Kitaptan o kadar nakledilecek olaylar var ki “mücadele ve mücahede”nin nasıl yapılacağının da dersleriyle dolu. Eserin birinci kısmında yazarın kaleme aldığı hatıralar yer alıyor. İkinci bölüm ise müellifin günlüklerinden, makalelerinden ve muhtelif yazılarından seçilmiş. Hocamız Faruk Beşer’in doğup büyüdüğü muhit, aile çevresi, aldığı eğitim ve yetişme dönemleriyle ilgili hatıraları okuduktan sonra iş hayatı, askerlik yılları, şehir göçü ve muhtelif seyahatler tafsilatlı biçimde dile getiriliyor. İlerleyen sayfalarda bazı ilim, fikir, ilahiyat, devlet adamları hakkında kaleme alınmış portre yazılarını da görüyoruz. Edebiyatın en güzel türlerinden biri olan hatıraları sevenlerin zevkle okuyacakları çok yönlü, çok farklı ufuk açıcı bir eserden bahsediyoruz. Albümden seçilmiş değerli fotoğraflar da kitabın ayrı bir özelliği. Hocamızın iç derdinden birkaç cümlesi:
“İyi bir mümin hem dünya hem ahiret mutluluğuna ermek istediği gibi, diğer insanların da böyle olmasını ister. İslam bize bunu öğretir; kendisi için istediğini kardeşi için de istemeyen gerçek mümin olamaz. O halde tek başına yaşanan bir İslam, tam bir İslam değildir. Bir müminin en temel arzusu nedir? Dünyada Allah’ın rızasını arayarak izzeti, şerefi ve haysiyeti ile yaşamak, öbür âlemde de ‘razı olan ve olunan’ bir kul olarak cennete girmek. O halde başkaları umurunda olmadan, kendi halinde İslam’ı yaşadığını zannedenler aldanmış olabilirler.
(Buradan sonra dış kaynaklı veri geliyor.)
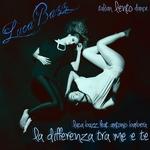 BAZZ, Luca/ANTONIO BARBERA - La Differenza Tra Me E Te (Front Cover)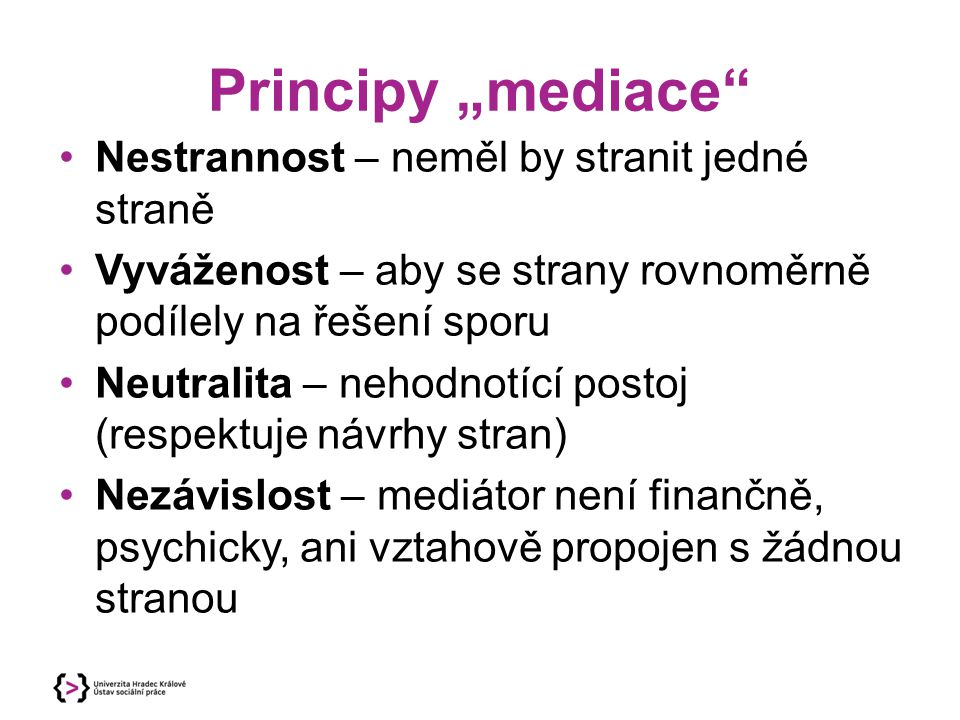 """Principy """"mediace Nestrannost – neměl by stranit jedné straně"""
Allah’ı unuttuk, Allah da bize kendimizi unutturdu. Belli belirsiz imanımız bizi iki adım götüremiyor. Biz kimdik, nasıl idik, nasıl olduk? Düşünmemiz gereken noktalar bunlar. O halde yeniden mümin ve Müslüman olmalı değil miyiz?
Bu da önce insanın böyle bir derdi olmasıyla başlar. Ya derdi bile yoksa!”